▶ **Assigned task**
On how many lines of the data below does the word "application" appear? Reply with the number only.
═════ Records provided
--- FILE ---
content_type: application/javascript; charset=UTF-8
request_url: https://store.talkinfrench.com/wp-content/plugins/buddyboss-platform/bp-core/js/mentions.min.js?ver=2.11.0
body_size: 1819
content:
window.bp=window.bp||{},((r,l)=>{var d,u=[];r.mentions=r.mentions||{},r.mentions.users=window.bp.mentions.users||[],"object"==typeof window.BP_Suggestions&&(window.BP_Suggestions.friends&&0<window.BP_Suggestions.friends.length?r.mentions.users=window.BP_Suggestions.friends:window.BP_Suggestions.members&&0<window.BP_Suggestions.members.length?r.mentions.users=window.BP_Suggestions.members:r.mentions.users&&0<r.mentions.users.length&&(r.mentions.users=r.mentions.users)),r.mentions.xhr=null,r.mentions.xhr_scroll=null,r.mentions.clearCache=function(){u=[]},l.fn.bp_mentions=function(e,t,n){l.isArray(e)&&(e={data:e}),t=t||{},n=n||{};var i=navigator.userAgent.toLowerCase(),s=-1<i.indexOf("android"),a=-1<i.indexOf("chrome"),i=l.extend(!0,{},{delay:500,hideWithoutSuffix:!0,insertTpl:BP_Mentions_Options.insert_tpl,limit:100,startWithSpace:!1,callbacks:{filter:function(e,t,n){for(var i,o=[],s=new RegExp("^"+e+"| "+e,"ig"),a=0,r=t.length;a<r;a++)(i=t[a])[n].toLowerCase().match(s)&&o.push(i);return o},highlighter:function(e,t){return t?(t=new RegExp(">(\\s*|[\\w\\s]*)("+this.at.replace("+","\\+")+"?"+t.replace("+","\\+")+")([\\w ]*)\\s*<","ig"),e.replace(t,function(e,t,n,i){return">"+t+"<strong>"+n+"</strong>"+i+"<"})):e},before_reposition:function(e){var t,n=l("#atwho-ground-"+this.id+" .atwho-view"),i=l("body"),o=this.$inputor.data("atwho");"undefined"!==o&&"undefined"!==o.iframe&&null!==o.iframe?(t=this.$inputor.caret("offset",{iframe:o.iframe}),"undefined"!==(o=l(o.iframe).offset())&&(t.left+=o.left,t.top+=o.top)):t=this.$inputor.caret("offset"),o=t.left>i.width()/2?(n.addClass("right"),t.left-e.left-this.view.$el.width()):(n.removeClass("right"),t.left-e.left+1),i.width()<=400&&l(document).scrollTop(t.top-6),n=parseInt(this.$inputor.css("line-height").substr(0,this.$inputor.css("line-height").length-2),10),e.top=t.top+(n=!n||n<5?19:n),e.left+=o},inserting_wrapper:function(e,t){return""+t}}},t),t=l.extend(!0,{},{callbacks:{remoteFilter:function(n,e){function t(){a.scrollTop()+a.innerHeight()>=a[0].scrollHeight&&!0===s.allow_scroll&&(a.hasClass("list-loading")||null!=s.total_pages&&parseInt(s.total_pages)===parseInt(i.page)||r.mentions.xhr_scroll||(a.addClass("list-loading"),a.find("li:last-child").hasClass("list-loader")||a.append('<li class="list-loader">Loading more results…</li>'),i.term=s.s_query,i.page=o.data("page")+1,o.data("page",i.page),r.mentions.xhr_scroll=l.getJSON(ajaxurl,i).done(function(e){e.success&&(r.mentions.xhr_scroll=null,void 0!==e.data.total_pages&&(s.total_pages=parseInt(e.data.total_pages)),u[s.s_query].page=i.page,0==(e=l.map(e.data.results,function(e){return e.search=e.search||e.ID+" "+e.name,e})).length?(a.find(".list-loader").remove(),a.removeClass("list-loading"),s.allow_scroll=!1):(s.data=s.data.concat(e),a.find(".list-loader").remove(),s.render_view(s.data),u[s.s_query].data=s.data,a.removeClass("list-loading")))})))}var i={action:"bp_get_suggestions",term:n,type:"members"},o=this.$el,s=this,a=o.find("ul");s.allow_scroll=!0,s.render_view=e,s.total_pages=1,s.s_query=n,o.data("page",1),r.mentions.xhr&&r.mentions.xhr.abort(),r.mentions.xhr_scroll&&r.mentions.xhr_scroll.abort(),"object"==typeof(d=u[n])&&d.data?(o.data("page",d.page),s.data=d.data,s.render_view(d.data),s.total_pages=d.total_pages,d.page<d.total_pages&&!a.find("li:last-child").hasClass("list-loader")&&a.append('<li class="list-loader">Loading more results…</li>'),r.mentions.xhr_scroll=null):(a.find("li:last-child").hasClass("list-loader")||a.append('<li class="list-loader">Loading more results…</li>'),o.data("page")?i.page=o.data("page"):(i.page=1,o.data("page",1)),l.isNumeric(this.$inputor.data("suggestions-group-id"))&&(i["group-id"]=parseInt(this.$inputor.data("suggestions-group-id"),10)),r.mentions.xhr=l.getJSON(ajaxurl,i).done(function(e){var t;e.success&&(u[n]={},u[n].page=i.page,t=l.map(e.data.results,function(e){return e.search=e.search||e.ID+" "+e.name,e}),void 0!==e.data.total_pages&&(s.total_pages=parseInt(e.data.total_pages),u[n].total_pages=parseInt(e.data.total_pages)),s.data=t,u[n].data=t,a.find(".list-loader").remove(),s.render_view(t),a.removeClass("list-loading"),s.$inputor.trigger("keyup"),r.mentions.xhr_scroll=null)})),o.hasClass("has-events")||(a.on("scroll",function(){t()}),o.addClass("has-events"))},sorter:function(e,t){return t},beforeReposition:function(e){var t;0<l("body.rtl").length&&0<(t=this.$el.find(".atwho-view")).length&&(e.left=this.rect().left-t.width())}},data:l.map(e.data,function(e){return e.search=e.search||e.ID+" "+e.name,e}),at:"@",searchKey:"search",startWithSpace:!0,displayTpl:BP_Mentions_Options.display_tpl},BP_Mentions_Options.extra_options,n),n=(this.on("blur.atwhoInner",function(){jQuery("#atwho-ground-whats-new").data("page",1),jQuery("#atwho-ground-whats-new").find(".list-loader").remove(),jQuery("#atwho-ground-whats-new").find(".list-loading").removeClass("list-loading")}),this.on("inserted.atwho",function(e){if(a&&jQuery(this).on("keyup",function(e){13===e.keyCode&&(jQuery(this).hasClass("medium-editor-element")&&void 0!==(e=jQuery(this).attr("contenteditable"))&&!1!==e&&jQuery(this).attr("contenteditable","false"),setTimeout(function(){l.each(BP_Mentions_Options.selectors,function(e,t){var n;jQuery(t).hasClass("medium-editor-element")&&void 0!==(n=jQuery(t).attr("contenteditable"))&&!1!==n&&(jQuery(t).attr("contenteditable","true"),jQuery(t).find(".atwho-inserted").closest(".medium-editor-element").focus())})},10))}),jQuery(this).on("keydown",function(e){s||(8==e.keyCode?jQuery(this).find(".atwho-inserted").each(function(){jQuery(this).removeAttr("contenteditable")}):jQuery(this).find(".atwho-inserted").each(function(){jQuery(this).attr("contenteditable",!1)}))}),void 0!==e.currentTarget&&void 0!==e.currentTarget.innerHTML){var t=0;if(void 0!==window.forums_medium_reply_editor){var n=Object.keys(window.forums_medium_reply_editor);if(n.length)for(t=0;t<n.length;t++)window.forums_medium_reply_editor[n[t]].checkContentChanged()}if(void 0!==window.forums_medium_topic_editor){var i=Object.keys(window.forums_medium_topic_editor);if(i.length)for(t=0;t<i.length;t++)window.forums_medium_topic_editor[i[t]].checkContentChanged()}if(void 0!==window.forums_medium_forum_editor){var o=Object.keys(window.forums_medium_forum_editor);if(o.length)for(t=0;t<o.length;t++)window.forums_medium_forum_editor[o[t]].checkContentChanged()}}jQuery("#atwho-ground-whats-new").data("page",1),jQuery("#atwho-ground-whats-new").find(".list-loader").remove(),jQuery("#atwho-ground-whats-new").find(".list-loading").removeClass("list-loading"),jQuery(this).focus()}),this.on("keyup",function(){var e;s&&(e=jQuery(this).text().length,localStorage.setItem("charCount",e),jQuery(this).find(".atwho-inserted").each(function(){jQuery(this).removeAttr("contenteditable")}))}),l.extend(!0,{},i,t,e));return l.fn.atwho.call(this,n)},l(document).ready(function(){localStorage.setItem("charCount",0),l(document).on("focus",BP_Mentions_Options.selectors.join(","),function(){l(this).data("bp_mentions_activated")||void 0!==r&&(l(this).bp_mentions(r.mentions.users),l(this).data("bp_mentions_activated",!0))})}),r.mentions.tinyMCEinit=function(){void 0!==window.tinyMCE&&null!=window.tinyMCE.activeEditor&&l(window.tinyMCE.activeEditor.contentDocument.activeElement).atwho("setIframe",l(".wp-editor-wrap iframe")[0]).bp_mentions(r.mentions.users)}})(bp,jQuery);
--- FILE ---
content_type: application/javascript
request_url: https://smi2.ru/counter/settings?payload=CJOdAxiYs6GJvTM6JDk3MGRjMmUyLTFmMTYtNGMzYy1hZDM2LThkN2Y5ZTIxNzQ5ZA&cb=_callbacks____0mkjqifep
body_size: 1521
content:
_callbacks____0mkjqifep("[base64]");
══════════
▶ **Result**
2